* **WORK TO COMPLETE**
Would you find each line in the entries below with the string "trap" and copy it?

(Saved entries)

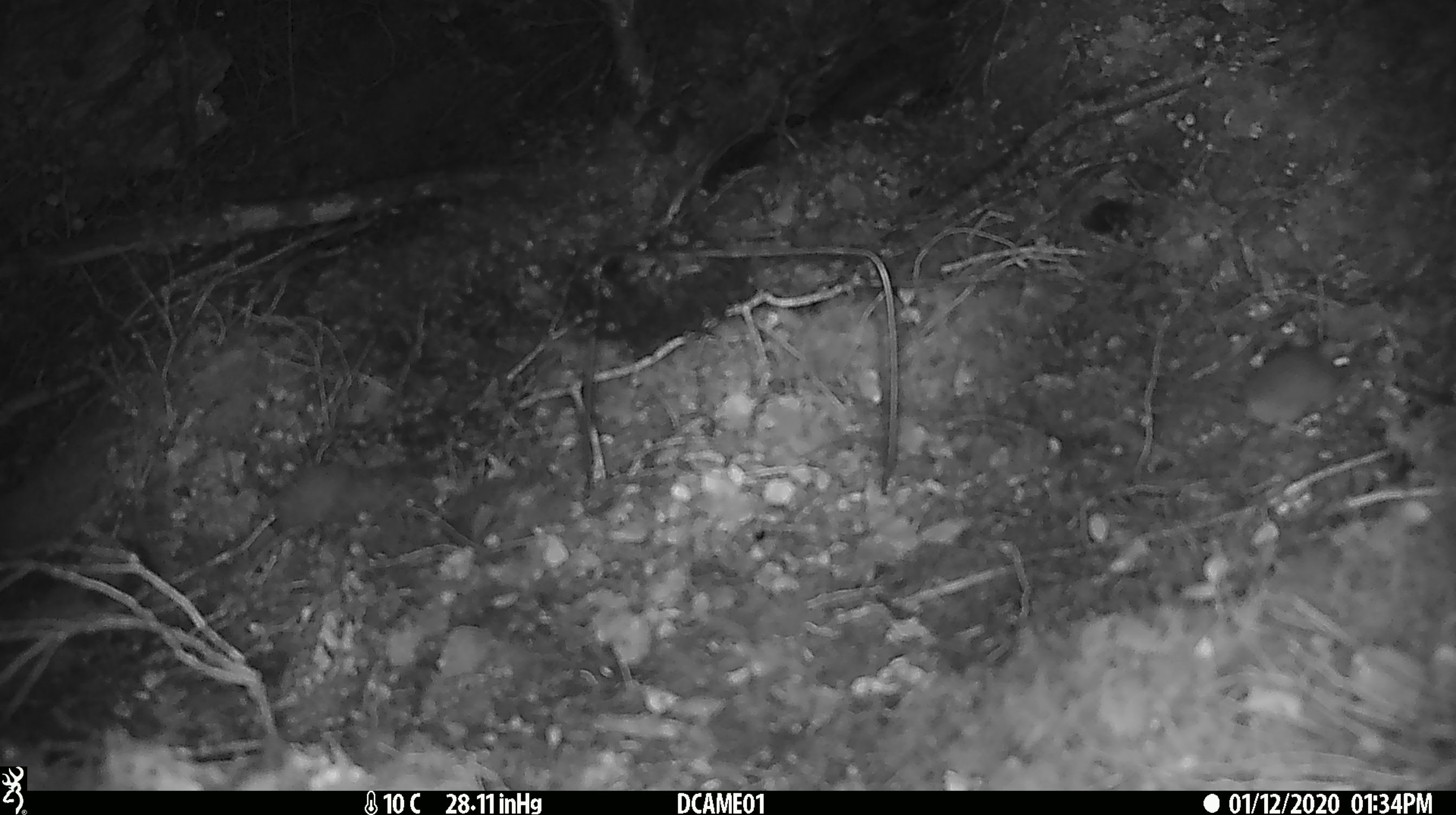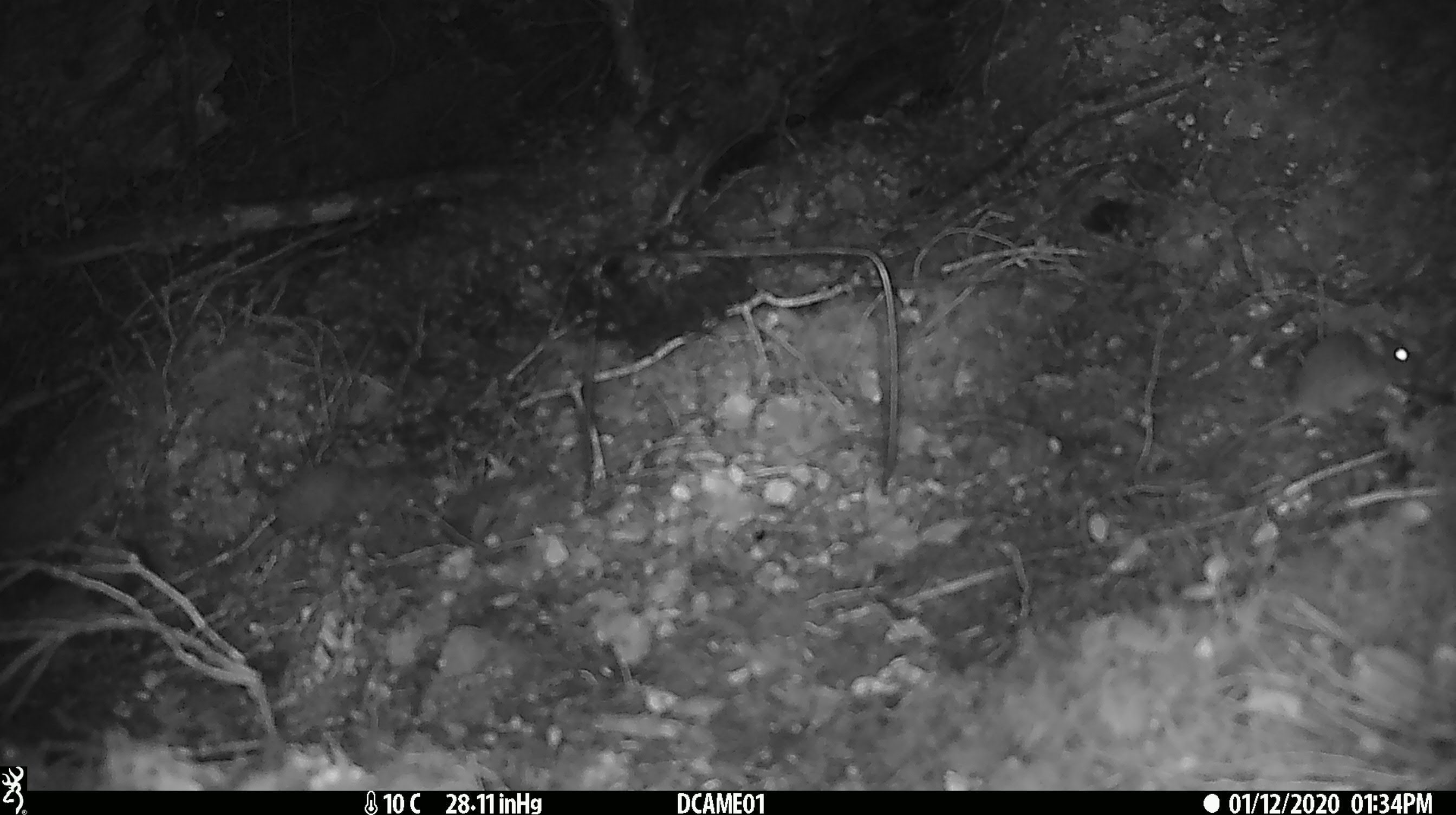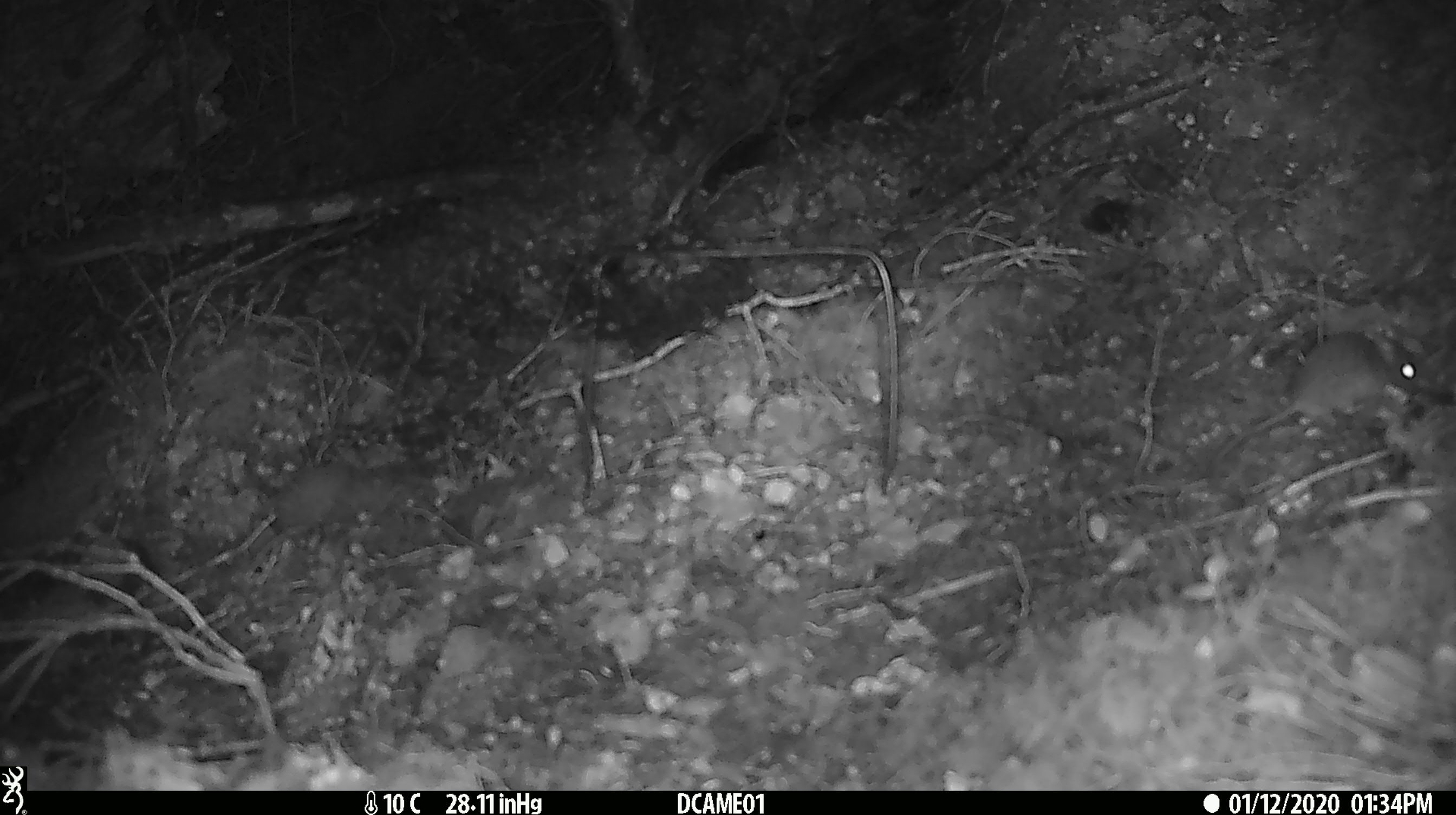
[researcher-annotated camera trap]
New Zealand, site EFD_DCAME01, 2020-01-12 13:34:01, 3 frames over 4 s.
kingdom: Animalia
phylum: Chordata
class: Mammalia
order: Rodentia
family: Muridae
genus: Mus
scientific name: Mus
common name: mouse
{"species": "mouse (Mus)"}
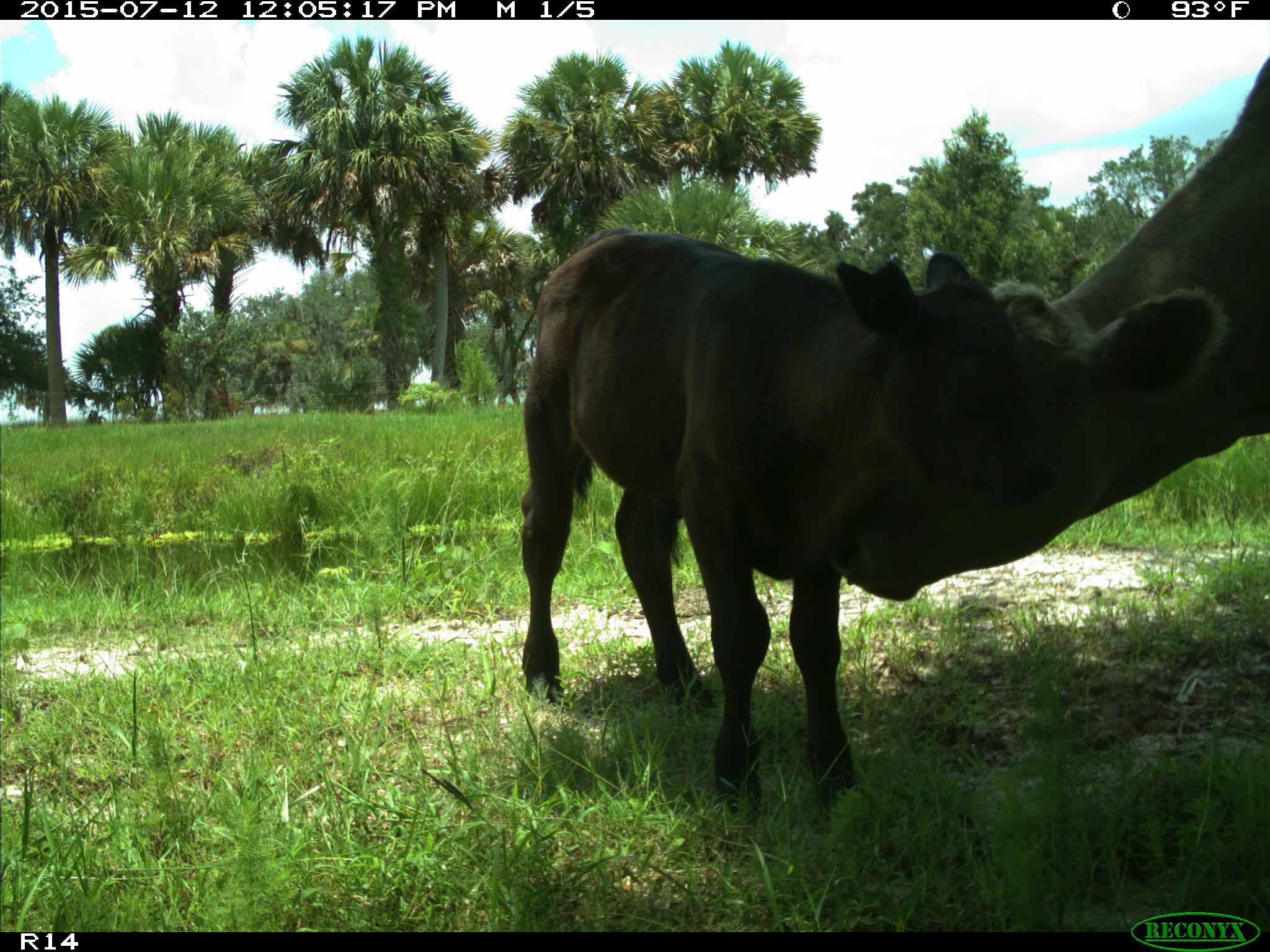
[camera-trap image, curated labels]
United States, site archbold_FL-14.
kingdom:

* **OUTPUT**
[researcher-annotated camera trap]
[camera-trap image, curated labels]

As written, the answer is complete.